Is de hoogte van het boetebedrag evenredig?
4 De aan [naam 1] bij besluit van 17 juli 2020 opgelegde (bestuurlijke) boete is aan te merken als een punitieve sanctie. Artikel 47 van het Handvest en artikel 6 van het Verdrag tot bescherming van de rechten van de mens en de fundamentele vrijheden (EVRM) brengen mee dat de rechter dient te toetsen of een opgelegde boete in het concrete geval in redelijke verhouding staat tot de ernst en de verwijtbaarheid van de bewezen overtreding. Voor bij wettelijk voorschrift vastgestelde boetebedragen, zoals hier aan de orde, vormt artikel 5:46, derde lid, van de Algemene wet bestuursrecht (Awb) het kader waarin de op artikel 47 van het Handvest en artikel 6 van het EVRM gestoelde evenredigheidstoets wordt uitgevoerd (zie ook de uitspraak van het College van 14 juni 2022, ECLI:NL:CBB:2022:301). Artikel 5:46, derde lid, van de Awb voorziet in de mogelijkheid tot het opleggen van een lagere boete door de minister indien een overtreder aannemelijk maakt dat de opgelegde boete wegens bijzondere omstandigheden te hoog is. [naam 1] heeft geen bijzondere omstandigheden aangevoerd. Naar het oordeel van het College is de door de minister opgelegde boete die bij de Regeling bestuurlijke boetes Gwwd is vastgesteld voor deze overtreding, passend en geboden.

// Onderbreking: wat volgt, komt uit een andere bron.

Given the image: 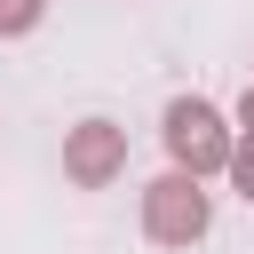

Ambtshalve beoordeling overschrijding van de redelijke termijn als bedoeld in artikel 6 van het EVRM
5.1
Het College beoordeelt, onder verwijzing naar zijn uitspraak van vandaag (ECLI:NL:CBB:2025:7, onder 6.1), ambtshalve of de redelijke termijn, bedoeld in artikel 6 van het EVRM, is overschreden. Het College heeft de Staat in verband hiermee aangemerkt als partij.
5.2
In een bestraffende zaak als de onderhavige geldt het uitgangspunt dat de redelijke termijn voor een procedure in drie instanties (bezwaar, beroep en hoger beroep) in beginsel is overschreden als die procedure in haar geheel langer duurt dan vier jaar. Daarbij geldt als uitgangspunt dat de bestuurlijke fase in beginsel een jaar mag duren, de beroepsfase ook een jaar en de hoger beroepsfase twee jaar. De redelijke termijn begint op het moment waarop een handeling wordt verricht waaraan de betrokkene in redelijkheid de verwachting kan ontlenen dat hem een bestuurlijke boete wordt opgelegd. De in aanmerking te nemen termijn eindigt op het moment waarop de rechter uitspraak doet in de procedure over het geschil dat de betrokkene en het bestuursorgaan verdeeld houdt.
5.3
In dit geval is de redelijke termijn aangevangen met het voornemen tot boeteoplegging van 23 juni 2020. Op het moment van deze uitspraak is de redelijke termijn met ruim zes maanden overschreden. Deze overschrijding is volledig toe te rekenen aan de rechterlijke fase. Er vindt een matiging plaats met 5% voor ieder half jaar overschrijding. Het College ziet dan ook aanleiding de boete te matigen met 10% tot een bedrag van € 4.500,-.
Slotsom
6 Het hoger beroep slaagt niet. Wegens overschrijding van de redelijke termijn zal het College de aangevallen uitspraak vernietigen voor zover het de hoogte van de boete betreft.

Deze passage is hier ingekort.